Yeah, I will eventually sell some of them once they get to about 6-8". But, when I saw the price tag for 99 cents, I couldn't pass it up. I would like to try and start breeding them as well in a couple of years.


----------



## The Predator (Sep 28, 2005)

interesting a breeding project!


----------



## benJii (Feb 17, 2005)

JD_MAN said:


> My god, 40 1' fish, that would need a tank of atleast ginormus porportions.


Yeah, I will eventually sell some of them once they get to about 6-8". But, when I saw the price tag for 99 cents, I couldn't pass it up. I would like to try and start breeding them as well in a couple of years.
[/quote]

I wouldnt place too much money on that. Clown loaches have never been bred in captivity.


----------



## Clown_Loach_King (Aug 28, 2004)

Tibs said:


> My god, 40 1' fish, that would need a tank of atleast ginormus porportions.


Yeah, I will eventually sell some of them once they get to about 6-8". But, when I saw the price tag for 99 cents, I couldn't pass it up. I would like to try and start breeding them as well in a couple of years.
[/quote]

I wouldnt place too much money on that. Clown loaches have never been bred in captivity.
[/quote]

I have been reading up on them, and there are more and more people breeding them in captivity. It does take 4-5 years to reach maturity, so it's not going to be anytime soon.


----------



## mustang (Apr 21, 2004)

here is part of my group of 15


----------



## black_piranha (Jan 12, 2006)

thats amazing, nice group of 12 there mustang

all look nice especially that dat.


----------



## Guest (Sep 18, 2006)

I agree with you 100%, i love those things, i had one with my 5 rbp. and the loach would sleep on its side in front of the pranha. soooo funny.

i'm trying to find the pics now, there on this site somewhere.


----------



## werdna (Mar 15, 2005)

JD_MAN said:


> clown loaches are awesome, how many tanks u got for 30 of them they do get kinda big


I have (3) - 55 gallon tanks and a 180 gallon tank. It takes a long time for the to grow, so by that time, I should have a couple more tanks and a large pond built.
[/quote]

holly crap dude sweet


----------



## Guest (Sep 18, 2006)

i think i found it.


----------



## Clown_Loach_King (Aug 28, 2004)

kenneth said:


> i think i found it.


That's awesome! Clown loaches can be pretty funny.

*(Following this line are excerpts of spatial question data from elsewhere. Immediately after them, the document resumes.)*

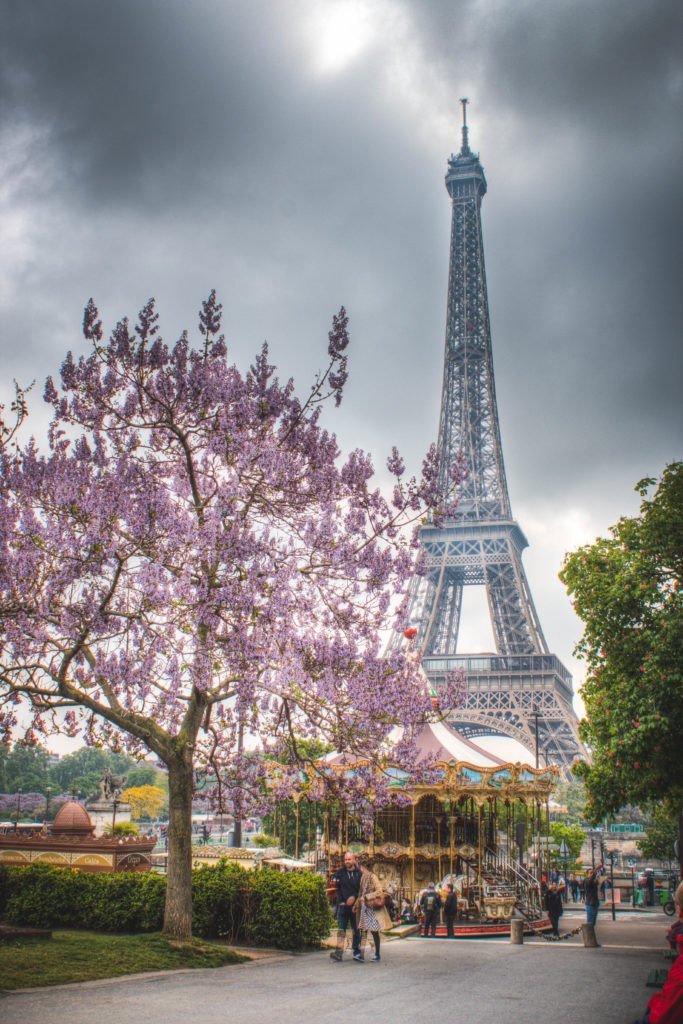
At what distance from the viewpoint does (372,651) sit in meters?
12.4

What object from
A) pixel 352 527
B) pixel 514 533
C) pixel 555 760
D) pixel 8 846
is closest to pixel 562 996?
pixel 352 527

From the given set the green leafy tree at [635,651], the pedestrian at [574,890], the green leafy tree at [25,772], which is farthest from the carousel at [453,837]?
the green leafy tree at [25,772]

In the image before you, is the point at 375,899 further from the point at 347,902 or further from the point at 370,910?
the point at 347,902

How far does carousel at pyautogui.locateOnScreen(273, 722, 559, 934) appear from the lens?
20.7 m

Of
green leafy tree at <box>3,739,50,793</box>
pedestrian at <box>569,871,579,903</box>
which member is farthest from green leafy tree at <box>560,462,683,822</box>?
green leafy tree at <box>3,739,50,793</box>

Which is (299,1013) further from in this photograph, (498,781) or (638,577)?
(498,781)

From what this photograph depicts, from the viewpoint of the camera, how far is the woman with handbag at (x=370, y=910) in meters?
12.3

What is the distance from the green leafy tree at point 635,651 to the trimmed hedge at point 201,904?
24.1 feet

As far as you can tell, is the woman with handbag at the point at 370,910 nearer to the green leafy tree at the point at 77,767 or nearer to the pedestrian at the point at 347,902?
the pedestrian at the point at 347,902

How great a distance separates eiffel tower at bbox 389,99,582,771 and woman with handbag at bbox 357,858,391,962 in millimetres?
40841

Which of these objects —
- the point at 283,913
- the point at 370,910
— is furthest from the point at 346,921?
the point at 283,913

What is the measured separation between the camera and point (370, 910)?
1244cm

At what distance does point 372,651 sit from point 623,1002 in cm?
559

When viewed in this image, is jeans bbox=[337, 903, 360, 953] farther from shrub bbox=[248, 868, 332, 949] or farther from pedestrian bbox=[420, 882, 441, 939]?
pedestrian bbox=[420, 882, 441, 939]
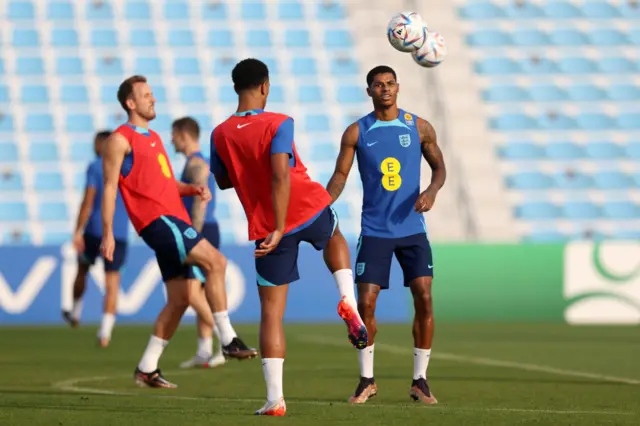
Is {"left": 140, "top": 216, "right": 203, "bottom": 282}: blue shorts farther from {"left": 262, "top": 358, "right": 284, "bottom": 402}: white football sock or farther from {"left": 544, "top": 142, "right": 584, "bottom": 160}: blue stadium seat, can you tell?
{"left": 544, "top": 142, "right": 584, "bottom": 160}: blue stadium seat

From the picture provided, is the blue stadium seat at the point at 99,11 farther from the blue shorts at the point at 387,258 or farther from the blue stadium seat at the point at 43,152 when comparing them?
the blue shorts at the point at 387,258

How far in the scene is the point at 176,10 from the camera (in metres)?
26.6

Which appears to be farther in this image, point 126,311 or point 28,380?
point 126,311

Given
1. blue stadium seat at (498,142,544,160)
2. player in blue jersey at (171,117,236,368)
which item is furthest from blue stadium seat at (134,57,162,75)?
player in blue jersey at (171,117,236,368)

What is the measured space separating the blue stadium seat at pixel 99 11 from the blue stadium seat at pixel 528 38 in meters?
8.64

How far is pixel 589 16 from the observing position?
2803cm

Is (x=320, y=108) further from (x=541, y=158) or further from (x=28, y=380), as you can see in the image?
(x=28, y=380)

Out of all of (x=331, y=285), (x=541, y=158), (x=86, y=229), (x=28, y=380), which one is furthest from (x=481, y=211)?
(x=28, y=380)

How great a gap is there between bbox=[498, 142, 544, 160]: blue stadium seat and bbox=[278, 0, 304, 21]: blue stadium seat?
207 inches

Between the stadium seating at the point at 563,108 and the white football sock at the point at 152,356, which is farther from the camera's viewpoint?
the stadium seating at the point at 563,108

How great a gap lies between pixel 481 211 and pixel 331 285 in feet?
19.6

I just ordered another 150 gallon tank and will be getting ready to order another 30+ more loaches.


----------



## SarahSweet Ray (Sep 17, 2005)

if you don't mind me asking where are you finding them for that price... I have been looking for them at that size and want a few.

Sarah


----------



## tonggi (Sep 5, 2006)

yes what are some onlien sites where you can buy fish for really cheap? Such as clown loaches for 99 cents. btw in that picture you showed us, thats a fully matured clown loach? looks amazing!


----------



## Guest (Sep 21, 2006)

tonggi said:


> yes what are some onlien sites where you can buy fish for really cheap? Such as clown loaches for 99 cents. btw in that picture you showed us, thats a fully matured clown loach? looks amazing!


i dont think that big one is a loach, i believe someone called it a dat. (whatever that is).
i could be wrong.


----------



## Clown_Loach_King (Aug 28, 2004)

SarahSweet Ray said:


> if you don't mind me asking where are you finding them for that price... I have been looking for them at that size and want a few.
> 
> Sarah


I ordered mine from TFD. You have to order over $100 worth for them to ship. And when I ordered mine they were on sale. I think that they cost $2 right now.


----------



## lastgreengarden (Sep 13, 2006)

i wanna see pics of the whole lot!


----------



## Clown_Loach_King (Aug 28, 2004)

lastgreengarden said:


> i wanna see pics of the whole lot!


I will try and get a pic of all of them. They never stay together and they are always on the move, so it's kind of hard. I might just try and do a feeding video.


----------



## studmuffin992 (Feb 27, 2006)

mustang said:


> here is part of my group of 15


nice tiger fish u got there in the pic.


----------